**Page text:**

Before the middle of the 19th century, the incidence of piracy resulted in most cargo ships being armed, sometimes quite heavily, as in the case of the Manila galleons and East Indiamen. They were also sometimes escorted by warships.

Piracy 

Piracy is still quite common in some waters, particularly in the Malacca Straits, a narrow channel between Indonesia and Singapore / Malaysia, and cargo ships are still commonly targeted. In 2004, the governments of those three nations agreed to provide better protection for the ships passing through the Straits. The waters off Somalia and Nigeria are also prone to piracy, while smaller vessels are also in danger along parts of the South American, Southeast Asian coasts and near the Caribbean Sea.

Vessel prefixes

A category designation appears before the vessel's name. A few examples of prefixes for naval ships are "USS" (United States Ship), "HMS" (Her/His Majesty's Ship), "HMCS" (Her/His Majesty's Canadian Ship) and "HTMS" (His Thai Majesty's Ship), while a few examples for prefixes for merchant ships are "RMS" (Royal Mail Ship, usually a passenger liner), "MV" (Motor Vessel, powered by diesel), "MT" (Motor Tanker, powered vessel carrying liquids only) "FV" Fishing Vessel and "SS" (Screw Steamer, driven by propellers or screws, often understood to stand for Steamship). "TS", sometimes found in first position before a merchant ship's prefix, denotes that it is a Turbine Steamer.

**Material provided:**

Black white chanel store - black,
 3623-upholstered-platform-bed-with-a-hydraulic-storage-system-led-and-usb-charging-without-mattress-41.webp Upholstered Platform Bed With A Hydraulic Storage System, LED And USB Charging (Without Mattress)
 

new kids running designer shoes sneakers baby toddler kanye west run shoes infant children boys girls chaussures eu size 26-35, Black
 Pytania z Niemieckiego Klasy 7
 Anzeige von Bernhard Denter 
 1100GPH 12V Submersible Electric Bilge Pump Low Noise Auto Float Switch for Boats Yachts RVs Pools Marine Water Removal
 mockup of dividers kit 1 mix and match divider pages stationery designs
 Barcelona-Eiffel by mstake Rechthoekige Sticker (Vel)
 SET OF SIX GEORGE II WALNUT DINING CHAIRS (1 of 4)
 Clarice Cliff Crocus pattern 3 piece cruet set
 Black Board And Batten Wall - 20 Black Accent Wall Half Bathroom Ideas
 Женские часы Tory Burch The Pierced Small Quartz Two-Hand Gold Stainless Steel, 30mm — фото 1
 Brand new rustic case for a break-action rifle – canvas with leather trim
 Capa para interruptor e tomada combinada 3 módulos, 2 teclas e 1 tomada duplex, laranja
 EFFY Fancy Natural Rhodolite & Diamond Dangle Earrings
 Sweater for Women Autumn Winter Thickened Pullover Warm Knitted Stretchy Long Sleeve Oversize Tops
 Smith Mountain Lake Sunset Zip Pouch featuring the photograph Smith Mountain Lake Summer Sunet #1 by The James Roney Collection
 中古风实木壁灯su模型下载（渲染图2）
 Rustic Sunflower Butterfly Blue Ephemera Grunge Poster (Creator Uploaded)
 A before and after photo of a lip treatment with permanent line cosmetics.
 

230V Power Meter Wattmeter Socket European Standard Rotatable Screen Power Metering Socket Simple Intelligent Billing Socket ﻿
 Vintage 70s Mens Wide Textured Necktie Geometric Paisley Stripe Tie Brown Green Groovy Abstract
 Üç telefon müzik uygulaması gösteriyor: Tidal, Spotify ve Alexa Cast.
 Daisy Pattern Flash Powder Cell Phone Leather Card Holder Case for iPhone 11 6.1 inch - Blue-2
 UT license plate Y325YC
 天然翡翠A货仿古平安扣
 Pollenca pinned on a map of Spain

**About this task:** In the page text on cargo ships, piracy and vessel prefixes, translate this sentence into Spanish: "A category designation appears before the vessel's name."

**Exercise answer:** Una designación de categoría aparece antes del nombre de la embarcación.